1912 promovierte sie mit einer Arbeit "Über die erkenntnistheoretischen
Grundlagen des Positivismus", die überdies von der Philosophischen
Fakultät mit einem Preis honoriert wurde. Im gleichen Jahr heiratete
sie ihren Studienkollegen Theodor Conrad. Mit ihm unterhielt sie - aufgrund
einer finanziellen Notlage - für einige Jahre eine Obstplantage in
Bergzabern, welche sich zu einem Knotenpunkt der phänomenologischen
Szene entwickelte und auch für Edith Stein ein geliebter Aufenthaltsort
wurde.
Wie für ihre
Studienkollegin und andere begabte Frauen bot sich auch für Conrad-Martius
keine Habilitationsmöglichkeit und damit die Aussicht auf eine erfolgreiche
Universitätslaufbahn. 1933 wurde sie wegen eines jüdischen Großelternteils
mit einem absoluten Publikationsverbot sanktioniert. Erst nach Kriegsende
begann ihre eigentliche Hochschulkarriere. 1949 wurde sie Dozentin für
Naturphilosophie und 1955 Honorarprofessorin an der Universität München.
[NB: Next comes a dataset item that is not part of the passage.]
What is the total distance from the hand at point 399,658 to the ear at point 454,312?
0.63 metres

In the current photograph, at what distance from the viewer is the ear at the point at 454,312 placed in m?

Ab den 50er Jahren errang sie durch zahlreiche Vorträge sowie Hörfunk-
und Zeitschriftenbeiträge große Popularität und wurde
schließlich als eine der bedeutendsten Phänomenologinnen Deutschlands
anerkannt.
Edith Stein und Hedwig Conrad-Martius
Die Philosophinnen
lernten sich 1920 kennen. Seither verband beide Frauen eine intensive
Freundschaft, die bis zum gewaltsamen Tod der einen anhielt und durch
ein herzliches Verhältnis genauso wie durch einen fruchtbaren wissenschaftlichen
Austausch gekennzeichnet war. Edith Stein verbrachte insgesamt mehrere
Monate auf der Obstplantage in Bergzabern. Hier soll ihr durch Zufall
das Buch der Heiligen Teresa von Ávila in die Hände gefallen
sein, das einen tiefen Eindruck bei ihr hinterließ. Tatsächlich
prägte es nachhaltig ihren religiösen Weg, auf dem Hedwig Conrad-Martius
sie begleitete, als sie im Januar 1922 - trotz protestantischer Zugehörigkeit
- die Taufpatenschaft für ihre Kollegin übernahm. Zeugen dieser
freundschaftlichen Verbindung sind zahlreiche Briefe aus den Jahren 1932-39,
die Conrad-Martius 1960 veröffentlichte.
Schon früh grenzte
sich Conrad-Martius von der - ihrem Verständnis nach - idealistischen
bzw. transzendentalen Richtung Edmund Husserls ab. Sie betrachtete diese
nämlich lediglich als einen Teilaspekt der Phänomenologie, welche
einer Ergänzung durch realistische bzw. ontologische Forschung bedürfe.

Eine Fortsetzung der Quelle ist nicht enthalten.